Trends and Future Directions in Mitigating Silica Exposure in Construction: A Systematic Review

Abstract

Respirable crystalline silica is a well-established occupational hazard in construction work. Despite increased awareness, consistent exposure control remains a challenge, particularly in dynamic and resource-constrained environments. Respirable crystalline silica exposure in construction environments challenges the achievement of the United Nations Sustainable Development Goals (SDGs), particularly SDG 3 (Good Health and Well-Being) and SDG 8 (Decent Work and Economic Growth). Respirable crystalline silica particles cause severe health complications, including silicosis, lung cancer, cardiovascular diseases, and autoimmune disorders, representing a significant barrier to achieving SDG 3.9’s target of reducing deaths and illnesses from hazardous chemical exposures by 2030. This systematic review evaluates two decades of advancements (2004–2024) in respirable crystalline silica identification, characterisation, and mitigation within construction, synthesising evidence from 143 studies to assess progress toward sustainable occupational health management. This review documents a paradigmatic shift from traditional exposure assessment toward sophisticated monitoring approaches incorporating real-time detection systems, virtual reality–Computational Fluid Dynamics simulations, and wearable sensor technologies. Engineering controls, including local exhaust ventilation, wet suppression methods, and modified tool designs, have achieved exposure reductions exceeding 90%, directly supporting SDG 8.8’s commitment to safe working environments for all workers, including migrants and those in precarious employment.
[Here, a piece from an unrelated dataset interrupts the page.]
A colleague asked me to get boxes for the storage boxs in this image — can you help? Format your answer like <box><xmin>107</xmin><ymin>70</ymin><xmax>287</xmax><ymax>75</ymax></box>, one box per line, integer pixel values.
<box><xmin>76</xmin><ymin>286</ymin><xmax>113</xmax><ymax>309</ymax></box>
However, substantial barriers persist, including prohibitive costs, inadequate infrastructure, and regional regulatory disparities that particularly disadvantage lower-resourced countries, contradicting the Sustainable Development Goals’ principles of leaving no one behind. The findings advocate holistic approaches integrating technological innovation with context-specific regulations, enhanced international cooperation, and culturally adapted worker education to achieve equitable occupational health protection supporting multiple Sustainable Development Goals’ objectives by 2030 and also highlighting potential areas for future research.